Work instructions >> Write out the following records exactly, each one in full.

(Source data)
--*--
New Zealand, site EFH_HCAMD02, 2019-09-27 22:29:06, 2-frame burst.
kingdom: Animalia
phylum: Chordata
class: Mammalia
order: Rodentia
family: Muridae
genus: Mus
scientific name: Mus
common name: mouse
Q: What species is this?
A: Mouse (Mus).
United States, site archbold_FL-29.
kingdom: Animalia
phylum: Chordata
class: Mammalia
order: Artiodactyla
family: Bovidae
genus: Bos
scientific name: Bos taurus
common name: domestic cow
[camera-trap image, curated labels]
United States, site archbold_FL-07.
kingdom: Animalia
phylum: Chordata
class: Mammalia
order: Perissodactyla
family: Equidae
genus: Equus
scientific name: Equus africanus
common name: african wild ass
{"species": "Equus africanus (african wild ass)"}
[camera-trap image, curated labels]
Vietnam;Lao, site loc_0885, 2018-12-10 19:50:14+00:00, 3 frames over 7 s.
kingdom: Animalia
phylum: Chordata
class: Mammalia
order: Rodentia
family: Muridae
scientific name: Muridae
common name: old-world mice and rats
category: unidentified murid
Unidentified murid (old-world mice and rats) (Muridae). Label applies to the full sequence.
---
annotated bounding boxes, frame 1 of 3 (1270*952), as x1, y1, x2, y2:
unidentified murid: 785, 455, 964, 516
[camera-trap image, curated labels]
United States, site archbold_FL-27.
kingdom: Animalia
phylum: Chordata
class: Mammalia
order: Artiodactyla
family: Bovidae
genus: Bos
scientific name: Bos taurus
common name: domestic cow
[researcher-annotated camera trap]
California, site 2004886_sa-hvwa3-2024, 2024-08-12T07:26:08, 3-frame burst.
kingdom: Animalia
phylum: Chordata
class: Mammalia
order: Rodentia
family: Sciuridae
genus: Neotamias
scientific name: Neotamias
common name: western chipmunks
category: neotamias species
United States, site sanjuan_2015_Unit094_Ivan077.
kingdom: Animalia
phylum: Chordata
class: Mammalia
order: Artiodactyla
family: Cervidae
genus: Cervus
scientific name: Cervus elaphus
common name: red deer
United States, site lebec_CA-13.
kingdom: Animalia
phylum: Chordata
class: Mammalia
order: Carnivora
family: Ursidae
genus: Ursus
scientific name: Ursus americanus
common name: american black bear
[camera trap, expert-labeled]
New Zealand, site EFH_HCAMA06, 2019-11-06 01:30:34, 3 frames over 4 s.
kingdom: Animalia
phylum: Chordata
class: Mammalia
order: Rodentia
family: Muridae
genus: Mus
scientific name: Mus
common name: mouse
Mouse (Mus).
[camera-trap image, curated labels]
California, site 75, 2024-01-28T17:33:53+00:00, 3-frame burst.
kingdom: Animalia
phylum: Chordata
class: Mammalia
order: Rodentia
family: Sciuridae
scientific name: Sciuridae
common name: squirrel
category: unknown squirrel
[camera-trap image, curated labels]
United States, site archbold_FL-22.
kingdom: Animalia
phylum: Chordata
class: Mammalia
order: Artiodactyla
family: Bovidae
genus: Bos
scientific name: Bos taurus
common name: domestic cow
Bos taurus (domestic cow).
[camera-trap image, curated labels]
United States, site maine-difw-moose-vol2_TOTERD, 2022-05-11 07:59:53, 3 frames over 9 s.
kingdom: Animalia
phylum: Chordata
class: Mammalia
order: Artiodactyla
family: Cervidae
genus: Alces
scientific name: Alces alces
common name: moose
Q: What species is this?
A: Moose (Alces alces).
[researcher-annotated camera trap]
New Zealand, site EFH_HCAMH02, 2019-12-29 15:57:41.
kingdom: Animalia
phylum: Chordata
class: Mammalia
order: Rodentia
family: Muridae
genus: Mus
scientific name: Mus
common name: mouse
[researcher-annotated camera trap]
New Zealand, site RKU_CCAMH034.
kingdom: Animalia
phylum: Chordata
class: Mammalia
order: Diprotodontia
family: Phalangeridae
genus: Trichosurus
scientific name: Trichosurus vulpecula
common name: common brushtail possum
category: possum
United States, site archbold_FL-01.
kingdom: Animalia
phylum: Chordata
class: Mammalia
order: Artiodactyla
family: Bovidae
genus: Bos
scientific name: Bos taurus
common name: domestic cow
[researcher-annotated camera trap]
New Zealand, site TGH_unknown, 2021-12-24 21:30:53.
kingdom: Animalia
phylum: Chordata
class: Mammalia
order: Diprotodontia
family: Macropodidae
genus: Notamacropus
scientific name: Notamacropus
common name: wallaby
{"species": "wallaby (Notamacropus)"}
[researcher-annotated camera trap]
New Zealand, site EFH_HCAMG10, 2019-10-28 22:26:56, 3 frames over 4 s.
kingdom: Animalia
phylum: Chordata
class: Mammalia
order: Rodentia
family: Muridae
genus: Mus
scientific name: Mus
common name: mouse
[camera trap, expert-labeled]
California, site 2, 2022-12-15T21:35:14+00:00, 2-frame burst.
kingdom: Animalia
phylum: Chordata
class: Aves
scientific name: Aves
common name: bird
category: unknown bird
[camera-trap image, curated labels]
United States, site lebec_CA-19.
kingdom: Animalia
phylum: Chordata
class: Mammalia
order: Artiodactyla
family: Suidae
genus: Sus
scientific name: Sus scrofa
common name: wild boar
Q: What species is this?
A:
--*--
Response to this exercise >>
New Zealand, site EFH_HCAMD02, 2019-09-27 22:29:06, 2-frame burst.
kingdom: Animalia
phylum: Chordata
class: Mammalia
order: Rodentia
family: Muridae
genus: Mus
scientific name: Mus
common name: mouse
Q: What species is this?
A: Mouse (Mus).
United States, site archbold_FL-29.
kingdom: Animalia
phylum: Chordata
class: Mammalia
order: Artiodactyla
family: Bovidae
genus: Bos
scientific name: Bos taurus
common name: domestic cow
[camera-trap image, curated labels]
United States, site archbold_FL-07.
kingdom: Animalia
phylum: Chordata
class: Mammalia
order: Perissodactyla
family: Equidae
genus: Equus
scientific name: Equus africanus
common name: african wild ass
{"species": "Equus africanus (african wild ass)"}
[camera-trap image, curated labels]
Vietnam;Lao, site loc_0885, 2018-12-10 19:50:14+00:00, 3 frames over 7 s.
kingdom: Animalia
phylum: Chordata
class: Mammalia
order: Rodentia
family: Muridae
scientific name: Muridae
common name: old-world mice and rats
category: unidentified murid
Unidentified murid (old-world mice and rats) (Muridae). Label applies to the full sequence.
---
annotated bounding boxes, frame 1 of 3 (1270*952), as x1, y1, x2, y2:
unidentified murid: 785, 455, 964, 516
[camera-trap image, curated labels]
United States, site archbold_FL-27.
kingdom: Animalia
phylum: Chordata
class: Mammalia
order: Artiodactyla
family: Bovidae
genus: Bos
scientific name: Bos taurus
common name: domestic cow
[researcher-annotated camera trap]
California, site 2004886_sa-hvwa3-2024, 2024-08-12T07:26:08, 3-frame burst.
kingdom: Animalia
phylum: Chordata
class: Mammalia
order: Rodentia
family: Sciuridae
genus: Neotamias
scientific name: Neotamias
common name: western chipmunks
category: neotamias species
United States, site sanjuan_2015_Unit094_Ivan077.
kingdom: Animalia
phylum: Chordata
class: Mammalia
order: Artiodactyla
family: Cervidae
genus: Cervus
scientific name: Cervus elaphus
common name: red deer
United States, site lebec_CA-13.
kingdom: Animalia
phylum: Chordata
class: Mammalia
order: Carnivora
family: Ursidae
genus: Ursus
scientific name: Ursus americanus
common name: american black bear
[camera trap, expert-labeled]
New Zealand, site EFH_HCAMA06, 2019-11-06 01:30:34, 3 frames over 4 s.
kingdom: Animalia
phylum: Chordata
class: Mammalia
order: Rodentia
family: Muridae
genus: Mus
scientific name: Mus
common name: mouse
Mouse (Mus).
[camera-trap image, curated labels]
California, site 75, 2024-01-28T17:33:53+00:00, 3-frame burst.
kingdom: Animalia
phylum: Chordata
class: Mammalia
order: Rodentia
family: Sciuridae
scientific name: Sciuridae
common name: squirrel
category: unknown squirrel
[camera-trap image, curated labels]
United States, site archbold_FL-22.
kingdom: Animalia
phylum: Chordata
class: Mammalia
order: Artiodactyla
family: Bovidae
genus: Bos
scientific name: Bos taurus
common name: domestic cow
Bos taurus (domestic cow).
[camera-trap image, curated labels]
United States, site maine-difw-moose-vol2_TOTERD, 2022-05-11 07:59:53, 3 frames over 9 s.
kingdom: Animalia
phylum: Chordata
class: Mammalia
order: Artiodactyla
family: Cervidae
genus: Alces
scientific name: Alces alces
common name: moose
Q: What species is this?
A: Moose (Alces alces).
[researcher-annotated camera trap]
New Zealand, site EFH_HCAMH02, 2019-12-29 15:57:41.
kingdom: Animalia
phylum: Chordata
class: Mammalia
order: Rodentia
family: Muridae
genus: Mus
scientific name: Mus
common name: mouse
[researcher-annotated camera trap]
New Zealand, site RKU_CCAMH034.
kingdom: Animalia
phylum: Chordata
class: Mammalia
order: Diprotodontia
family: Phalangeridae
genus: Trichosurus
scientific name: Trichosurus vulpecula
common name: common brushtail possum
category: possum
United States, site archbold_FL-01.
kingdom: Animalia
phylum: Chordata
class: Mammalia
order: Artiodactyla
family: Bovidae
genus: Bos
scientific name: Bos taurus
common name: domestic cow
[researcher-annotated camera trap]
New Zealand, site TGH_unknown, 2021-12-24 21:30:53.
kingdom: Animalia
phylum: Chordata
class: Mammalia
order: Diprotodontia
family: Macropodidae
genus: Notamacropus
scientific name: Notamacropus
common name: wallaby
{"species": "wallaby (Notamacropus)"}
[researcher-annotated camera trap]
New Zealand, site EFH_HCAMG10, 2019-10-28 22:26:56, 3 frames over 4 s.
kingdom: Animalia
phylum: Chordata
class: Mammalia
order: Rodentia
family: Muridae
genus: Mus
scientific name: Mus
common name: mouse
[camera trap, expert-labeled]
California, site 2, 2022-12-15T21:35:14+00:00, 2-frame burst.
kingdom: Animalia
phylum: Chordata
class: Aves
scientific name: Aves
common name: bird
category: unknown bird
[camera-trap image, curated labels]
United States, site lebec_CA-19.
kingdom: Animalia
phylum: Chordata
class: Mammalia
order: Artiodactyla
family: Suidae
genus: Sus
scientific name: Sus scrofa
common name: wild boar
Q: What species is this?
A:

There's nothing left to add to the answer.